Similarly, iOS devices need access to apple.com during its network connectivity test. If this test fails, the Captive Network Assistant (CNA) will pop up on the iOS device immediately after connecting to the SSID. The CNA is not a full browser which makes Onboard provisioning inoperable. This CNA must be bypassed and to do so, this solution leverages ClearPass Guest's ability to spoof the CNA connectivity test with "landing.php". To use this, the redirect URL will be set to /guest/landing.php/device_provisioning.php to make this work. Alternatively, ".*apple.com.*" could be added to the walled garden whitelist.
RADIUS accounting will be enabled but RADIUS interim accounting will not be. This can be manually enabled by adding the line "radius-interim-accounting-interval <minutes>". Only enable if you plan to make use of the additional data that will be sent.
The solution allows you to configure the redirect to the ClearPass Guest over an IP address although it is not recommended. It is instead recommended to give the solution a valid FQDN for ClearPass so the redirect can use that hostname. A captive portal redirect to an IP address will almost certainly lead to certificate trust issues.
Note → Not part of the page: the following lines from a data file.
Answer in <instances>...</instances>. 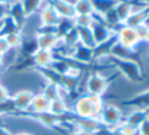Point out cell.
I'll return each mask as SVG.
<instances>
[{
  "instance_id": "6da1fadb",
  "label": "cell",
  "mask_w": 149,
  "mask_h": 135,
  "mask_svg": "<svg viewBox=\"0 0 149 135\" xmlns=\"http://www.w3.org/2000/svg\"><path fill=\"white\" fill-rule=\"evenodd\" d=\"M103 104L104 101L102 99V97L90 94H83L77 96L73 101L71 112L74 114L75 117L79 118H99Z\"/></svg>"
},
{
  "instance_id": "ab89813d",
  "label": "cell",
  "mask_w": 149,
  "mask_h": 135,
  "mask_svg": "<svg viewBox=\"0 0 149 135\" xmlns=\"http://www.w3.org/2000/svg\"><path fill=\"white\" fill-rule=\"evenodd\" d=\"M15 0H0V3H2V5H10L11 2H14Z\"/></svg>"
},
{
  "instance_id": "60d3db41",
  "label": "cell",
  "mask_w": 149,
  "mask_h": 135,
  "mask_svg": "<svg viewBox=\"0 0 149 135\" xmlns=\"http://www.w3.org/2000/svg\"><path fill=\"white\" fill-rule=\"evenodd\" d=\"M71 135H91V134H86V133H83V132H80V131H77V132H75L73 134Z\"/></svg>"
},
{
  "instance_id": "ac0fdd59",
  "label": "cell",
  "mask_w": 149,
  "mask_h": 135,
  "mask_svg": "<svg viewBox=\"0 0 149 135\" xmlns=\"http://www.w3.org/2000/svg\"><path fill=\"white\" fill-rule=\"evenodd\" d=\"M136 55L137 52L134 49H130L127 48L125 46L120 45L118 41H116L113 46H112L111 50H110V56L112 58H116V59H136Z\"/></svg>"
},
{
  "instance_id": "d6986e66",
  "label": "cell",
  "mask_w": 149,
  "mask_h": 135,
  "mask_svg": "<svg viewBox=\"0 0 149 135\" xmlns=\"http://www.w3.org/2000/svg\"><path fill=\"white\" fill-rule=\"evenodd\" d=\"M35 38L39 49L54 50L60 37L56 34H37Z\"/></svg>"
},
{
  "instance_id": "3957f363",
  "label": "cell",
  "mask_w": 149,
  "mask_h": 135,
  "mask_svg": "<svg viewBox=\"0 0 149 135\" xmlns=\"http://www.w3.org/2000/svg\"><path fill=\"white\" fill-rule=\"evenodd\" d=\"M110 78L104 76L101 72H92L85 78V94L102 97L109 90Z\"/></svg>"
},
{
  "instance_id": "b9f144b4",
  "label": "cell",
  "mask_w": 149,
  "mask_h": 135,
  "mask_svg": "<svg viewBox=\"0 0 149 135\" xmlns=\"http://www.w3.org/2000/svg\"><path fill=\"white\" fill-rule=\"evenodd\" d=\"M1 66H2V60H1V55H0V72H1Z\"/></svg>"
},
{
  "instance_id": "5bb4252c",
  "label": "cell",
  "mask_w": 149,
  "mask_h": 135,
  "mask_svg": "<svg viewBox=\"0 0 149 135\" xmlns=\"http://www.w3.org/2000/svg\"><path fill=\"white\" fill-rule=\"evenodd\" d=\"M49 106H51V101L47 99L44 95L39 92V93H35L31 103H30L29 111L27 113H44L49 111Z\"/></svg>"
},
{
  "instance_id": "d6a6232c",
  "label": "cell",
  "mask_w": 149,
  "mask_h": 135,
  "mask_svg": "<svg viewBox=\"0 0 149 135\" xmlns=\"http://www.w3.org/2000/svg\"><path fill=\"white\" fill-rule=\"evenodd\" d=\"M10 97H11V95H10V93H9V90H8L5 85H2V84L0 83V103L7 101L8 98H10Z\"/></svg>"
},
{
  "instance_id": "f35d334b",
  "label": "cell",
  "mask_w": 149,
  "mask_h": 135,
  "mask_svg": "<svg viewBox=\"0 0 149 135\" xmlns=\"http://www.w3.org/2000/svg\"><path fill=\"white\" fill-rule=\"evenodd\" d=\"M14 135H36L34 134V133H30V132H25V131H22V132H18V133H16Z\"/></svg>"
},
{
  "instance_id": "74e56055",
  "label": "cell",
  "mask_w": 149,
  "mask_h": 135,
  "mask_svg": "<svg viewBox=\"0 0 149 135\" xmlns=\"http://www.w3.org/2000/svg\"><path fill=\"white\" fill-rule=\"evenodd\" d=\"M111 135H125V134H123L118 127H116L111 129Z\"/></svg>"
},
{
  "instance_id": "ba28073f",
  "label": "cell",
  "mask_w": 149,
  "mask_h": 135,
  "mask_svg": "<svg viewBox=\"0 0 149 135\" xmlns=\"http://www.w3.org/2000/svg\"><path fill=\"white\" fill-rule=\"evenodd\" d=\"M34 94L35 93L30 90H20L16 92L14 95H11V99L17 111V114L27 113L29 111L30 103Z\"/></svg>"
},
{
  "instance_id": "2e32d148",
  "label": "cell",
  "mask_w": 149,
  "mask_h": 135,
  "mask_svg": "<svg viewBox=\"0 0 149 135\" xmlns=\"http://www.w3.org/2000/svg\"><path fill=\"white\" fill-rule=\"evenodd\" d=\"M37 16L39 25H44V26H55L56 27L61 20L60 16L56 14L52 5L49 7L45 8L44 10L39 11Z\"/></svg>"
},
{
  "instance_id": "1f68e13d",
  "label": "cell",
  "mask_w": 149,
  "mask_h": 135,
  "mask_svg": "<svg viewBox=\"0 0 149 135\" xmlns=\"http://www.w3.org/2000/svg\"><path fill=\"white\" fill-rule=\"evenodd\" d=\"M118 128L125 135H137V128L131 126V125H129L126 122H122L118 126Z\"/></svg>"
},
{
  "instance_id": "30bf717a",
  "label": "cell",
  "mask_w": 149,
  "mask_h": 135,
  "mask_svg": "<svg viewBox=\"0 0 149 135\" xmlns=\"http://www.w3.org/2000/svg\"><path fill=\"white\" fill-rule=\"evenodd\" d=\"M34 67L43 68V67H49L55 59V53L53 50L48 49H39L38 48L33 56L30 57Z\"/></svg>"
},
{
  "instance_id": "d590c367",
  "label": "cell",
  "mask_w": 149,
  "mask_h": 135,
  "mask_svg": "<svg viewBox=\"0 0 149 135\" xmlns=\"http://www.w3.org/2000/svg\"><path fill=\"white\" fill-rule=\"evenodd\" d=\"M8 16V6L0 3V23Z\"/></svg>"
},
{
  "instance_id": "8d00e7d4",
  "label": "cell",
  "mask_w": 149,
  "mask_h": 135,
  "mask_svg": "<svg viewBox=\"0 0 149 135\" xmlns=\"http://www.w3.org/2000/svg\"><path fill=\"white\" fill-rule=\"evenodd\" d=\"M0 135H14V133H11L10 129L6 127L5 125L0 124Z\"/></svg>"
},
{
  "instance_id": "f546056e",
  "label": "cell",
  "mask_w": 149,
  "mask_h": 135,
  "mask_svg": "<svg viewBox=\"0 0 149 135\" xmlns=\"http://www.w3.org/2000/svg\"><path fill=\"white\" fill-rule=\"evenodd\" d=\"M73 23L75 27H91L94 23V15L75 16L73 18Z\"/></svg>"
},
{
  "instance_id": "4dcf8cb0",
  "label": "cell",
  "mask_w": 149,
  "mask_h": 135,
  "mask_svg": "<svg viewBox=\"0 0 149 135\" xmlns=\"http://www.w3.org/2000/svg\"><path fill=\"white\" fill-rule=\"evenodd\" d=\"M136 32H137V36L139 38L140 43H147L148 41V36H149V28L147 23H143L140 25L138 27L134 28Z\"/></svg>"
},
{
  "instance_id": "e575fe53",
  "label": "cell",
  "mask_w": 149,
  "mask_h": 135,
  "mask_svg": "<svg viewBox=\"0 0 149 135\" xmlns=\"http://www.w3.org/2000/svg\"><path fill=\"white\" fill-rule=\"evenodd\" d=\"M9 48H10V47H9V45H8V43H7V40H6V38H5V36H1V35H0V55L5 54Z\"/></svg>"
},
{
  "instance_id": "484cf974",
  "label": "cell",
  "mask_w": 149,
  "mask_h": 135,
  "mask_svg": "<svg viewBox=\"0 0 149 135\" xmlns=\"http://www.w3.org/2000/svg\"><path fill=\"white\" fill-rule=\"evenodd\" d=\"M62 40L65 44L66 48H73L75 45L79 44V34L76 27H73L72 29H70L64 36H62Z\"/></svg>"
},
{
  "instance_id": "83f0119b",
  "label": "cell",
  "mask_w": 149,
  "mask_h": 135,
  "mask_svg": "<svg viewBox=\"0 0 149 135\" xmlns=\"http://www.w3.org/2000/svg\"><path fill=\"white\" fill-rule=\"evenodd\" d=\"M26 17L35 15L38 12L40 0H20Z\"/></svg>"
},
{
  "instance_id": "8fae6325",
  "label": "cell",
  "mask_w": 149,
  "mask_h": 135,
  "mask_svg": "<svg viewBox=\"0 0 149 135\" xmlns=\"http://www.w3.org/2000/svg\"><path fill=\"white\" fill-rule=\"evenodd\" d=\"M147 21H148V7H145L132 10V12L130 14V16L125 20V23L122 25L131 27V28H136L140 25L147 23Z\"/></svg>"
},
{
  "instance_id": "4fadbf2b",
  "label": "cell",
  "mask_w": 149,
  "mask_h": 135,
  "mask_svg": "<svg viewBox=\"0 0 149 135\" xmlns=\"http://www.w3.org/2000/svg\"><path fill=\"white\" fill-rule=\"evenodd\" d=\"M75 125L77 131L83 132V133H86V134H93L95 131H97L100 127H102V124L100 123L99 118H79V117H75L74 118Z\"/></svg>"
},
{
  "instance_id": "4316f807",
  "label": "cell",
  "mask_w": 149,
  "mask_h": 135,
  "mask_svg": "<svg viewBox=\"0 0 149 135\" xmlns=\"http://www.w3.org/2000/svg\"><path fill=\"white\" fill-rule=\"evenodd\" d=\"M5 38L7 40L9 47L10 48H16V49H19L22 44V41H24V36H22V32L19 30L5 35Z\"/></svg>"
},
{
  "instance_id": "cb8c5ba5",
  "label": "cell",
  "mask_w": 149,
  "mask_h": 135,
  "mask_svg": "<svg viewBox=\"0 0 149 135\" xmlns=\"http://www.w3.org/2000/svg\"><path fill=\"white\" fill-rule=\"evenodd\" d=\"M99 17L101 18V20H102L107 26H109V27L112 28L114 31H117V30L122 26V23H121V21H120L119 17H118L117 12L114 11L113 8H112L111 10L107 11V12L103 14L102 16H99Z\"/></svg>"
},
{
  "instance_id": "9a60e30c",
  "label": "cell",
  "mask_w": 149,
  "mask_h": 135,
  "mask_svg": "<svg viewBox=\"0 0 149 135\" xmlns=\"http://www.w3.org/2000/svg\"><path fill=\"white\" fill-rule=\"evenodd\" d=\"M8 17L11 18L20 29V27L26 20V15L20 1H14L8 5Z\"/></svg>"
},
{
  "instance_id": "277c9868",
  "label": "cell",
  "mask_w": 149,
  "mask_h": 135,
  "mask_svg": "<svg viewBox=\"0 0 149 135\" xmlns=\"http://www.w3.org/2000/svg\"><path fill=\"white\" fill-rule=\"evenodd\" d=\"M125 114L119 106L111 104V103H104L102 111L100 113L99 121L102 124V126L108 128H116L123 122Z\"/></svg>"
},
{
  "instance_id": "836d02e7",
  "label": "cell",
  "mask_w": 149,
  "mask_h": 135,
  "mask_svg": "<svg viewBox=\"0 0 149 135\" xmlns=\"http://www.w3.org/2000/svg\"><path fill=\"white\" fill-rule=\"evenodd\" d=\"M137 135H149V121L146 120L137 128Z\"/></svg>"
},
{
  "instance_id": "ffe728a7",
  "label": "cell",
  "mask_w": 149,
  "mask_h": 135,
  "mask_svg": "<svg viewBox=\"0 0 149 135\" xmlns=\"http://www.w3.org/2000/svg\"><path fill=\"white\" fill-rule=\"evenodd\" d=\"M113 9L117 12L121 23H123L125 20L132 12V2L128 1V0H118V2L116 3Z\"/></svg>"
},
{
  "instance_id": "44dd1931",
  "label": "cell",
  "mask_w": 149,
  "mask_h": 135,
  "mask_svg": "<svg viewBox=\"0 0 149 135\" xmlns=\"http://www.w3.org/2000/svg\"><path fill=\"white\" fill-rule=\"evenodd\" d=\"M77 34H79V43L83 46H86L90 48H94L95 43L91 27H76Z\"/></svg>"
},
{
  "instance_id": "7c38bea8",
  "label": "cell",
  "mask_w": 149,
  "mask_h": 135,
  "mask_svg": "<svg viewBox=\"0 0 149 135\" xmlns=\"http://www.w3.org/2000/svg\"><path fill=\"white\" fill-rule=\"evenodd\" d=\"M52 7L61 19H73L75 17L73 3L66 0H52Z\"/></svg>"
},
{
  "instance_id": "8992f818",
  "label": "cell",
  "mask_w": 149,
  "mask_h": 135,
  "mask_svg": "<svg viewBox=\"0 0 149 135\" xmlns=\"http://www.w3.org/2000/svg\"><path fill=\"white\" fill-rule=\"evenodd\" d=\"M91 30H92V34H93L95 45L104 43L113 36H116V31L112 28H110L109 26H107L101 20V18L97 15H94V23L91 26Z\"/></svg>"
},
{
  "instance_id": "7bdbcfd3",
  "label": "cell",
  "mask_w": 149,
  "mask_h": 135,
  "mask_svg": "<svg viewBox=\"0 0 149 135\" xmlns=\"http://www.w3.org/2000/svg\"><path fill=\"white\" fill-rule=\"evenodd\" d=\"M2 23V21H1ZM1 23H0V30H1Z\"/></svg>"
},
{
  "instance_id": "e0dca14e",
  "label": "cell",
  "mask_w": 149,
  "mask_h": 135,
  "mask_svg": "<svg viewBox=\"0 0 149 135\" xmlns=\"http://www.w3.org/2000/svg\"><path fill=\"white\" fill-rule=\"evenodd\" d=\"M146 120H148V110H131L130 112L125 115L123 122L128 123L129 125L138 128L140 126V124L143 123Z\"/></svg>"
},
{
  "instance_id": "603a6c76",
  "label": "cell",
  "mask_w": 149,
  "mask_h": 135,
  "mask_svg": "<svg viewBox=\"0 0 149 135\" xmlns=\"http://www.w3.org/2000/svg\"><path fill=\"white\" fill-rule=\"evenodd\" d=\"M73 7H74L75 16L94 15V9H93L91 0H75Z\"/></svg>"
},
{
  "instance_id": "9c48e42d",
  "label": "cell",
  "mask_w": 149,
  "mask_h": 135,
  "mask_svg": "<svg viewBox=\"0 0 149 135\" xmlns=\"http://www.w3.org/2000/svg\"><path fill=\"white\" fill-rule=\"evenodd\" d=\"M149 104V94L148 88L140 90L138 93L134 94L131 97L126 99L125 102H122V105L131 107L132 110L139 108V110H148Z\"/></svg>"
},
{
  "instance_id": "f1b7e54d",
  "label": "cell",
  "mask_w": 149,
  "mask_h": 135,
  "mask_svg": "<svg viewBox=\"0 0 149 135\" xmlns=\"http://www.w3.org/2000/svg\"><path fill=\"white\" fill-rule=\"evenodd\" d=\"M73 27H75L73 19H61L58 25L56 26V35L58 37H62Z\"/></svg>"
},
{
  "instance_id": "7402d4cb",
  "label": "cell",
  "mask_w": 149,
  "mask_h": 135,
  "mask_svg": "<svg viewBox=\"0 0 149 135\" xmlns=\"http://www.w3.org/2000/svg\"><path fill=\"white\" fill-rule=\"evenodd\" d=\"M91 2L94 9V15L102 16L107 11L114 8L118 0H91Z\"/></svg>"
},
{
  "instance_id": "52a82bcc",
  "label": "cell",
  "mask_w": 149,
  "mask_h": 135,
  "mask_svg": "<svg viewBox=\"0 0 149 135\" xmlns=\"http://www.w3.org/2000/svg\"><path fill=\"white\" fill-rule=\"evenodd\" d=\"M66 59H71L75 64L80 66H88L93 63V48H90L82 44H77L72 48L70 57Z\"/></svg>"
},
{
  "instance_id": "7a4b0ae2",
  "label": "cell",
  "mask_w": 149,
  "mask_h": 135,
  "mask_svg": "<svg viewBox=\"0 0 149 135\" xmlns=\"http://www.w3.org/2000/svg\"><path fill=\"white\" fill-rule=\"evenodd\" d=\"M111 65L119 72L120 75H122L128 82L139 84L143 82V72L141 65L139 64V60L136 59H116L112 58Z\"/></svg>"
},
{
  "instance_id": "d4e9b609",
  "label": "cell",
  "mask_w": 149,
  "mask_h": 135,
  "mask_svg": "<svg viewBox=\"0 0 149 135\" xmlns=\"http://www.w3.org/2000/svg\"><path fill=\"white\" fill-rule=\"evenodd\" d=\"M40 93L47 99H49L52 102L54 99H57V98L60 97V85H57L55 83L45 82Z\"/></svg>"
},
{
  "instance_id": "5b68a950",
  "label": "cell",
  "mask_w": 149,
  "mask_h": 135,
  "mask_svg": "<svg viewBox=\"0 0 149 135\" xmlns=\"http://www.w3.org/2000/svg\"><path fill=\"white\" fill-rule=\"evenodd\" d=\"M116 38L120 45L130 48V49H134L136 52H137L138 46L141 44L137 36L136 29L128 27V26H123V25L116 31Z\"/></svg>"
}]
</instances>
Two user roles get created, one for the pre-provisioned clients and one for the post-provisioned clients. The pre-provisioned user role ("%gen_prefix%-%profile_name%") has the captive portal profile attached to it and will be automatically applied to successfully authenticated 802.1X clients. The post-provisioned user role ("%gen_prefix%-%profile_name%-auth") gets defined but does not get used by the IAP configuration by itself. A ClearPass Policy Manager Service must be configured to return back the post-provisioned user role for users that authenticate with Onboard credentials. See the notes in "Instructions to Apply" for more information. Warning: the post-provisioned user role has no network access restrictions. Please adjust this role according to your desired network policy.
No special licenses required on the IAP. ClearPass Policy Manager requires either an Enterprise type license or an Onboard type license for each provisioned device.